Social media giants, telecommunication companies, and European governments joined forces to halt the spread of disinformation from the Kremlin’s state-run media, amid Russia’s invasion of Ukraine.
In Latin America, Uruguay’s state-owned telecommunications company, Antel, suspended Russian television network RT (formerly known as Russia Today) from Vera TV, its main media outlet, in early March 2022.
“We have just instructed the immediate suspension of the Russian network RT on Vera TV,” Antel President Gabriel Gurméndez said via Twitter on March 1. Gurméndez said the decision came from considering RT a “channel at the service of propaganda and justification of Russia’s violent military invasion of Ukraine, an action condemned by our country.”
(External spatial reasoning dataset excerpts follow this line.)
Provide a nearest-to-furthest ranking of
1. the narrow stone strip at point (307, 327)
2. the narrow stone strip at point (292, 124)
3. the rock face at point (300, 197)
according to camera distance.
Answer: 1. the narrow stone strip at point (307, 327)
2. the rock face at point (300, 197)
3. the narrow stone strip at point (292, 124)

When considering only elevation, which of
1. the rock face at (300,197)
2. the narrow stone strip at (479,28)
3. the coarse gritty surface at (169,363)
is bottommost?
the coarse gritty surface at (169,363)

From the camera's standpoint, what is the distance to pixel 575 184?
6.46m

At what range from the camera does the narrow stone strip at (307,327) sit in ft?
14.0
In Costa Rica, the National Radio and Television System (Sinart) and the cable company Movistar announced March 3 the suspension of RT in their channel lineups, the Ecuadorian newspaper La Nación reported.
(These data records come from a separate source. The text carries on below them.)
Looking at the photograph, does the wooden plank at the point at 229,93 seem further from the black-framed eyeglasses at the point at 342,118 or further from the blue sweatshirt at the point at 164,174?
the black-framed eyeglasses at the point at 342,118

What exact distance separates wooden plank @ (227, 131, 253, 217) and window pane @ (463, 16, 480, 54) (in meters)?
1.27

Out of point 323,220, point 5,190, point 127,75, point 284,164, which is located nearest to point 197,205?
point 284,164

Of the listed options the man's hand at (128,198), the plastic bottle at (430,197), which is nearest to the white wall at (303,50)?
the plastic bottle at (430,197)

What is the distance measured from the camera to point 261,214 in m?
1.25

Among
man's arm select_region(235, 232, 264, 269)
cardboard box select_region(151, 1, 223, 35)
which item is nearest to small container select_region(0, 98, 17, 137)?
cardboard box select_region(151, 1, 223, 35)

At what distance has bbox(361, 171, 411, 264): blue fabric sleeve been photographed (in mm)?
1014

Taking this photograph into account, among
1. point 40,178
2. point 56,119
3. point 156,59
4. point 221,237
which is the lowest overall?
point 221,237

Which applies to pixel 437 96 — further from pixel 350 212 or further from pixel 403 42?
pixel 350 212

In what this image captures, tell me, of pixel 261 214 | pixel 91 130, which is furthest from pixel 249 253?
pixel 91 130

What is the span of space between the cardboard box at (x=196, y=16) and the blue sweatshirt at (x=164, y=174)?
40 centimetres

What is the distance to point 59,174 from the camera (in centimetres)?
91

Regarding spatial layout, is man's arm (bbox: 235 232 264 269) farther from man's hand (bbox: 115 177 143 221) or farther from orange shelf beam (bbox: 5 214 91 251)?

“Costa Rica’s public media system is the custodian of our bicentennial democracy’s most precious values: peace, disarmament, the defense of all human rights for all people […],” Boris Ramírez, Sinart executive president, said in a statement.
Europe
While Antel suspended RT in Uruguay, European Union (EU) members also blocked RT and Sputnik.
“Systematic information manipulation and disinformation by the Kremlin is applied as an operational tool in its assault on Ukraine,” EU foreign policy chief Josep Borrell said in a statement. “It is also a significant and direct threat to the Union’s public order and security,” Borrell added.
With this sanction, EU operators cannot broadcast, facilitate, or otherwise contribute to disseminating any RT or Sputnik content. Before the European community’s decision, Google had blocked RT and Sputnik on YouTube in Europe, the Uruguayan newspaper El País reported. “The company explained on its Twitter account that its teams of experts will ‘closely monitor’ the situation to take ‘quick measures,” El País added.
Soon after, Britain followed suit opting to ban RT, saying it was incapable of providing impartial coverage of the war in Ukraine, CNN reported.
“Freedom of expression is something we guard fiercely in this country, and the bar for action on broadcasters is rightly set very high,” Melanie Dawes, CEO of U.K. media regulator Ofcom, said in a statement on March 18. “Following an independent regulatory process, we have today found that RT is not fit and proper to hold a license in the U.K. As a result, we have revoked RT’s U.K. broadcasting license.”